Meeting Transcription

In meeting transcripts, speakers constantly use pronouns and references:

“Can you send me the report?” “I’ll send it after the meeting.” “Great, and make sure to include the Q4 numbers.”

Resolving what “it” (the report), “you” (specific person), and “the Q4 numbers” refer to is essential for generating useful meeting summaries and action items.

Hard Cases

Coreference resolution still struggles with:

Winograd schemas — Ambiguous pronouns that require world knowledge:

“The trophy doesn’t fit in the suitcase because it is too big.” “The trophy doesn’t fit in the suitcase because it is too small.”

“It” refers to the trophy in the first sentence and the suitcase in the second. The only difference is the adjective, which requires understanding physical properties.

Implicit references:

“I went to the restaurant but they were closed.”

“They” refers to the restaurant, but treated as a collective entity. No explicit antecedent uses a plural form.

Long-distance references:

[Paragraph about Sarah] … [Three paragraphs about other topics] … “She returned to the office.”

The longer the distance between mention and referent, the harder resolution becomes.

Bridging anaphora:

“I walked into the kitchen. The fridge was empty.”

“The fridge” hasn’t been mentioned before, but it’s implicitly connected to the kitchen through world knowledge.

Evaluation

The standard metric is CoNLL F1, which measures the overlap between predicted and gold coreference clusters using three scoring methods (MUC, B³, CEAFe) and averages them.

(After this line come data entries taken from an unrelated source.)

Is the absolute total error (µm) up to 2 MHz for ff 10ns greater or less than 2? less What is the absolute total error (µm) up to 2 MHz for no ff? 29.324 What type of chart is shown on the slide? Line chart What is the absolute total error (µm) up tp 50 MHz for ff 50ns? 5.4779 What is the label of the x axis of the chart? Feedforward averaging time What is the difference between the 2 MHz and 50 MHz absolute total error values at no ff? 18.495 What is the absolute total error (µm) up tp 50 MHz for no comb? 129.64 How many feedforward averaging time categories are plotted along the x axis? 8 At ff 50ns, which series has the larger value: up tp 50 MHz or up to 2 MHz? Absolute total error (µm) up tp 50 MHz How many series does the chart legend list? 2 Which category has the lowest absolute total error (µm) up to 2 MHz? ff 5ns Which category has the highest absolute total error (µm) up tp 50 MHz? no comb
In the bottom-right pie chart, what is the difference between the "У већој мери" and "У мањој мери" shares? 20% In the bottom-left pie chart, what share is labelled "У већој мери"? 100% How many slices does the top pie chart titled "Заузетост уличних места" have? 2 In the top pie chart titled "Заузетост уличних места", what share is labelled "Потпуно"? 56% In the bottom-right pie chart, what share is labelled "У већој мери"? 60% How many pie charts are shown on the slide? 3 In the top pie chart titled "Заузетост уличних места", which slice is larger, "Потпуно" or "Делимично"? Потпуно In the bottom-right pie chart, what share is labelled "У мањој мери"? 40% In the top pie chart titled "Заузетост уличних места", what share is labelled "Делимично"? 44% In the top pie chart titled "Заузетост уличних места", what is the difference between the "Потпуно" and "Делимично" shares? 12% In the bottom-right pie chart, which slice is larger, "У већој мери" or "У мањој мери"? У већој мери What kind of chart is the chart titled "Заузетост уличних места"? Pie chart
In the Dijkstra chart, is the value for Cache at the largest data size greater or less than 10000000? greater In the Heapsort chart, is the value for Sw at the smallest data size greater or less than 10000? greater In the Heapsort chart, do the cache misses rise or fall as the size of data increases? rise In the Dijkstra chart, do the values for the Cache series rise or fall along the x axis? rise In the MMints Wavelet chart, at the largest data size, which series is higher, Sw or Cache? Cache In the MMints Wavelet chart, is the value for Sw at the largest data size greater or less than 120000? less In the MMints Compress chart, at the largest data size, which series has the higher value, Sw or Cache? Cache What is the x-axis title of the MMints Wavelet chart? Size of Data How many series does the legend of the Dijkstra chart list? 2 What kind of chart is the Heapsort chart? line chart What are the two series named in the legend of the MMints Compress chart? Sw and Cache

Current state of the art on OntoNotes (the standard benchmark): ~83% CoNLL F1. This sounds high, but the remaining 17% includes many of the hard cases that matter most for downstream applications.

When to Use What

Approach	Best For	Latency	Cost
Dedicated model (SpanBERT-based)	High-throughput pipelines	Low	Low
LLM prompting	Prototyping, low-volume	Medium	Medium
spaCy/Hugging Face neuralcoref	Quick integration	Low	Low
LLM with structured output	Production with quality needs	Medium	Medium

For most production applications in 2026, the LLM-based approach offers the best quality-to-effort ratio. For high-throughput pipelines processing millions of documents, dedicated models remain more practical.

Coreference resolution is one of those NLP tasks that’s invisible when it works and painfully obvious when it doesn’t. Any system that claims to “understand” text needs it — and getting it right is still an active area of improvement.